> _Tareas_
A: Según el artículo sobre el grupo de ayuda al duelo, ¿a qué edad murió el hijo de Marcela Villalón y por qué causa?
B: Enumera todas las personas que se nombran en el artículo sobre el grupo de ayuda al duelo como participantes en la sesión.
C: Prosigue el artículo sobre el grupo de ayuda al duelo a partir de su último párrafo.

> _Sección del documento_
________________________________________
El pañuelo que cura la muerte

FIRMAS

Santi M. Amil

Es una sesión especial con un grupo de ayuda al duelo, abierta a intrusos, pero ni así los sentimientos callan: ni el dolor ni la tristeza ni tampoco la esperanza

11 dic 2012 . Actualizado a las 07:00 h.

«Si hablas con una amiga y te sale una lágrima, te dice: no llores. Aquí, en cambio, te pasan un pañuelo».

Marcela Villalón es la joven madre de un niño muerto en accidente a los 6 años. A su lado se sienta Ana Requejo, veterana ya en el sufrimiento por el suicidio de su hijo de 19. Y, junto a ellas, Carlos Bragado, psicólogo y coordinador de un grupo de ayuda a personas en duelo y padre de un hijo suicida. El dolor y la determinación por superarlo propician que todos hablen el mismo idioma.
________________________________________
> _Entradas de datos_
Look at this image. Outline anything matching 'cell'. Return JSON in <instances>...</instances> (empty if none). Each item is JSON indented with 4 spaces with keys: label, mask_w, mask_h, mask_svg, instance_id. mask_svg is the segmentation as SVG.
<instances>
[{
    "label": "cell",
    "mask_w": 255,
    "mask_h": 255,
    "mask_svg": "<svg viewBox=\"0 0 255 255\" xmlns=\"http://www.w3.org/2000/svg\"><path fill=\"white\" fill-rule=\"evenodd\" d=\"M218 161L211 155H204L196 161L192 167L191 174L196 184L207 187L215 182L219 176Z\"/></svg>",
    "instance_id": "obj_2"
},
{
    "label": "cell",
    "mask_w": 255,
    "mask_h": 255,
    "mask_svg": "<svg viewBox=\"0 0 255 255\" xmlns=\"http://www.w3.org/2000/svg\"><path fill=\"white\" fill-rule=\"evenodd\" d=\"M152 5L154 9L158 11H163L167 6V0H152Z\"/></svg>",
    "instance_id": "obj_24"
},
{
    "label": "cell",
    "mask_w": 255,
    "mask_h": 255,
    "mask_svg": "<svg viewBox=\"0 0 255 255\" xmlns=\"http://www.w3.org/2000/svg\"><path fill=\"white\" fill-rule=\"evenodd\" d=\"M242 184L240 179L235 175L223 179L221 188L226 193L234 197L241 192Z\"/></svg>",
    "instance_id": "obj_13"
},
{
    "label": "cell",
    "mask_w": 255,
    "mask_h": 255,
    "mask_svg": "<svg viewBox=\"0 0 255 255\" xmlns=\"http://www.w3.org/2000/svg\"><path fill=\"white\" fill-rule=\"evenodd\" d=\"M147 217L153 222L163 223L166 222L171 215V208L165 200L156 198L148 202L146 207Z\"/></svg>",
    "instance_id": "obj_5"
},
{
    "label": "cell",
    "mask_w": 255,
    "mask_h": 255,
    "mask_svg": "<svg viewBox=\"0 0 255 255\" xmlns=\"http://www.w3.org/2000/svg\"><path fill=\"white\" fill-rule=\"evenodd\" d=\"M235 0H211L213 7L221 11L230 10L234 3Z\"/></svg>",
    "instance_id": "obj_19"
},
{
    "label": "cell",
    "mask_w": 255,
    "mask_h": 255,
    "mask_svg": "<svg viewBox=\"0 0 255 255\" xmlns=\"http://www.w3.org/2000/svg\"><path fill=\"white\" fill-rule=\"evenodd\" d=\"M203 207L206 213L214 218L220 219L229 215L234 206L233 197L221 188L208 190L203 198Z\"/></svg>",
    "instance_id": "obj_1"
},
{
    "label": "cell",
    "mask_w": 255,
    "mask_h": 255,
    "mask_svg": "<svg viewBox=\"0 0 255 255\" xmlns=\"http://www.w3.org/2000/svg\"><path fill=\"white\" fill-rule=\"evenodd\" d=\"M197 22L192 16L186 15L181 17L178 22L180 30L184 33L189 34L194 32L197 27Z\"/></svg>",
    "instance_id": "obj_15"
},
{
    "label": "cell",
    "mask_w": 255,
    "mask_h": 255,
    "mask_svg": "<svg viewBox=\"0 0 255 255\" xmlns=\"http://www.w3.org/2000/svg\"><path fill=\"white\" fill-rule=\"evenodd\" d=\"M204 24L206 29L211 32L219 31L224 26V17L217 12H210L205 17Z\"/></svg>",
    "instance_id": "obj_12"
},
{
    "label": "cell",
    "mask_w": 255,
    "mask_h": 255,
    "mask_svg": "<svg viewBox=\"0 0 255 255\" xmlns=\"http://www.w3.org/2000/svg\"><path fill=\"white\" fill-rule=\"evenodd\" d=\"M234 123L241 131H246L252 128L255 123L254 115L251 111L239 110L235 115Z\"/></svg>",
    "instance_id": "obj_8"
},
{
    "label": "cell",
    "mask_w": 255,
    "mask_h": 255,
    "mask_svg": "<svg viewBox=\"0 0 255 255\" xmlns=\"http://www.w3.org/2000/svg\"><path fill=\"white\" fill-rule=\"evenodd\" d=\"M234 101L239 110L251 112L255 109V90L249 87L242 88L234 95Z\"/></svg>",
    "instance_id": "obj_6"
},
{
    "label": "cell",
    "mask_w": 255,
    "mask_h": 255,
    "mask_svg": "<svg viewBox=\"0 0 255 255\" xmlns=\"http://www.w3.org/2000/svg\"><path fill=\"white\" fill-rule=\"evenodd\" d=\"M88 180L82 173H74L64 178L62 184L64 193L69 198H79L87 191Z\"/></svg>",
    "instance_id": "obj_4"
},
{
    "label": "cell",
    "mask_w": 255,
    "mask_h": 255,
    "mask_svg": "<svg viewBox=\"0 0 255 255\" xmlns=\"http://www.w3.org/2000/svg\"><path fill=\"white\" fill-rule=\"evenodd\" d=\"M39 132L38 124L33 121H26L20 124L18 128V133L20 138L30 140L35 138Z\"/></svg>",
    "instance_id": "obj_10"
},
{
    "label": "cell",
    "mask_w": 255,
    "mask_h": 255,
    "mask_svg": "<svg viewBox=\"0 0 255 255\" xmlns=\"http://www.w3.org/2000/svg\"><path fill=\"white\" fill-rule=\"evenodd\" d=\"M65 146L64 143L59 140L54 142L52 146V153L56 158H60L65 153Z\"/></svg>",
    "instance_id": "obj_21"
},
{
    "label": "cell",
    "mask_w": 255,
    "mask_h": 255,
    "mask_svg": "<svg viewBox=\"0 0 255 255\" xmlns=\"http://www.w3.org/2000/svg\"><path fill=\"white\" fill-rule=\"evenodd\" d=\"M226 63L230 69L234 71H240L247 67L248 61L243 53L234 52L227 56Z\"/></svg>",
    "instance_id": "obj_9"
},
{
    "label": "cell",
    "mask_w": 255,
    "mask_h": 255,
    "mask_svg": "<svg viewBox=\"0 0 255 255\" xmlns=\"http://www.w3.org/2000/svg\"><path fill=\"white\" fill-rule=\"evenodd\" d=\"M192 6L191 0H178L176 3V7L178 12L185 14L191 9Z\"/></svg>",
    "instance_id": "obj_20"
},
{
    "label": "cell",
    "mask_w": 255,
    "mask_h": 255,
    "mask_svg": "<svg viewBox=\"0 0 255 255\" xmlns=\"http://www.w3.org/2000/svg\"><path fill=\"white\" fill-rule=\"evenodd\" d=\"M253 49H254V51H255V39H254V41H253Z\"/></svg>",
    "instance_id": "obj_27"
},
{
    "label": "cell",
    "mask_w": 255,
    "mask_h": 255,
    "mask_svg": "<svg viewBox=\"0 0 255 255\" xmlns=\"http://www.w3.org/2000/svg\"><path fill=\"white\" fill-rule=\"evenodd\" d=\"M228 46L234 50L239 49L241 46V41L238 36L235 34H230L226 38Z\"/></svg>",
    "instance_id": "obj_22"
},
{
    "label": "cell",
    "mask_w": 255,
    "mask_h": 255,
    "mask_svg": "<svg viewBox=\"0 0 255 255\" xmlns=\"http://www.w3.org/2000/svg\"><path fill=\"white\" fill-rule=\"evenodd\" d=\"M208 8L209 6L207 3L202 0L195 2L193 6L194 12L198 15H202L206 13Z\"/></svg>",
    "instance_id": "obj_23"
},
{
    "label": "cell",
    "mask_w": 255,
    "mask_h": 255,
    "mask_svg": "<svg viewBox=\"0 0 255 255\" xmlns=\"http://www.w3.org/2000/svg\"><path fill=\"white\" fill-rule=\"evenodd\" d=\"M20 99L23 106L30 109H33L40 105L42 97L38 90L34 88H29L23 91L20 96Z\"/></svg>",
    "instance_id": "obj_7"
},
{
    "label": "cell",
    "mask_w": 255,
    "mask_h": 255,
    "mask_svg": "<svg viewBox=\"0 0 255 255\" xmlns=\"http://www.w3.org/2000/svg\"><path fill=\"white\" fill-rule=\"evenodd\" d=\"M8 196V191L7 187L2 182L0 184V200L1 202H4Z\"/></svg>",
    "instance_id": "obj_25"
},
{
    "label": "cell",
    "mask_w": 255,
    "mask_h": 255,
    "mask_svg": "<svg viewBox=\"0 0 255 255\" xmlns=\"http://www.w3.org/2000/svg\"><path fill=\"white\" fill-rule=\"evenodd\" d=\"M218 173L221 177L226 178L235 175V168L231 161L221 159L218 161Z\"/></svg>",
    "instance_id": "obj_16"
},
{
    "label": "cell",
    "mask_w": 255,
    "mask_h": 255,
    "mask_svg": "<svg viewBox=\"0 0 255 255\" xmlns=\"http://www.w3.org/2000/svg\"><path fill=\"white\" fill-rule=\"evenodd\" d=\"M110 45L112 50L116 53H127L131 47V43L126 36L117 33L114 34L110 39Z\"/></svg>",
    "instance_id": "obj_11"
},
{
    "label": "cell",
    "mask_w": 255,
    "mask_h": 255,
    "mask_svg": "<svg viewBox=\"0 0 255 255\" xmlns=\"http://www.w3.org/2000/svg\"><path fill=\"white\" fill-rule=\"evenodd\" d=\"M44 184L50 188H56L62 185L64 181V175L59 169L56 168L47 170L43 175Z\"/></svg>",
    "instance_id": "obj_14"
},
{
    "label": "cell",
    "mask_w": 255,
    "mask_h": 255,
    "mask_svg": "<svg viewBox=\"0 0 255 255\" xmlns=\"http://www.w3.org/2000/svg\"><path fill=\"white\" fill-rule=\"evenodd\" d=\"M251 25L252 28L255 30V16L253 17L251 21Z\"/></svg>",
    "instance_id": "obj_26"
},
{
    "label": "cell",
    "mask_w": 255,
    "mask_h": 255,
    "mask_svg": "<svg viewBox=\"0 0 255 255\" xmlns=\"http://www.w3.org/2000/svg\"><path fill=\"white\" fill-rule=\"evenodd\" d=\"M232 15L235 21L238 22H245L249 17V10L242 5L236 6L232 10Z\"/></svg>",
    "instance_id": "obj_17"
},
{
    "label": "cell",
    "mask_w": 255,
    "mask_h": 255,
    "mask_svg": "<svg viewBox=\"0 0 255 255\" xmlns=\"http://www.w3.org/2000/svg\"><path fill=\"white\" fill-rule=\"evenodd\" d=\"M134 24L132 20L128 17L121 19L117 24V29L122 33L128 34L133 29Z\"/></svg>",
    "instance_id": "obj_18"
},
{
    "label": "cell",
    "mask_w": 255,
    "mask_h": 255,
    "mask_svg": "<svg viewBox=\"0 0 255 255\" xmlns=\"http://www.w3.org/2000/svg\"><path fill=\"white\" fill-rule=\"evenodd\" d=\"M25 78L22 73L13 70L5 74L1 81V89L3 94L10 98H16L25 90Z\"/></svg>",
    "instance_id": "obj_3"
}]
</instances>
________________________________________
> _Respuestas por tarea_
A: Murió a los 6 años, en un accidente.

B: Marcela Villalón, Ana Requejo y Carlos Bragado.

C:
El pañuelo es todo un símbolo, igual que el nombre del grupo de autoayuda que funciona desde el 2007 en Ourense: Escoita. «Hoy vivimos un momento de rechazo al dolor, parece que hay remedio para todo; la medicina y la técnica proclaman la inmortalidad, pero tenemos que seguir aceptando que hoy también se muere. En esta sociedad la negación y la ocultación de la muerte son evidentes por mucho que se presente como un espectáculo, y por eso no hay escucha de la persona. El duelo lo lleva cada uno internamente, como si no ocurriese nada. Por eso esta necesidad de sitios de escucha, donde nadie te juzga», expone Carlos Bragado.

Él es el impulsor de Escoita, un grupo cuyo pañuelo han utilizado unas 70 personas en los últimos cinco años y que juega, en demasiadas ocasiones, el papel del que han desertado las familias y la sociedad. Tras la muerte de su hijo, Bragado, que ya había tenido contacto profesional con este tipo de grupos, sintió la necesidad de superar su duelo y de abrirse a ayudar a otros.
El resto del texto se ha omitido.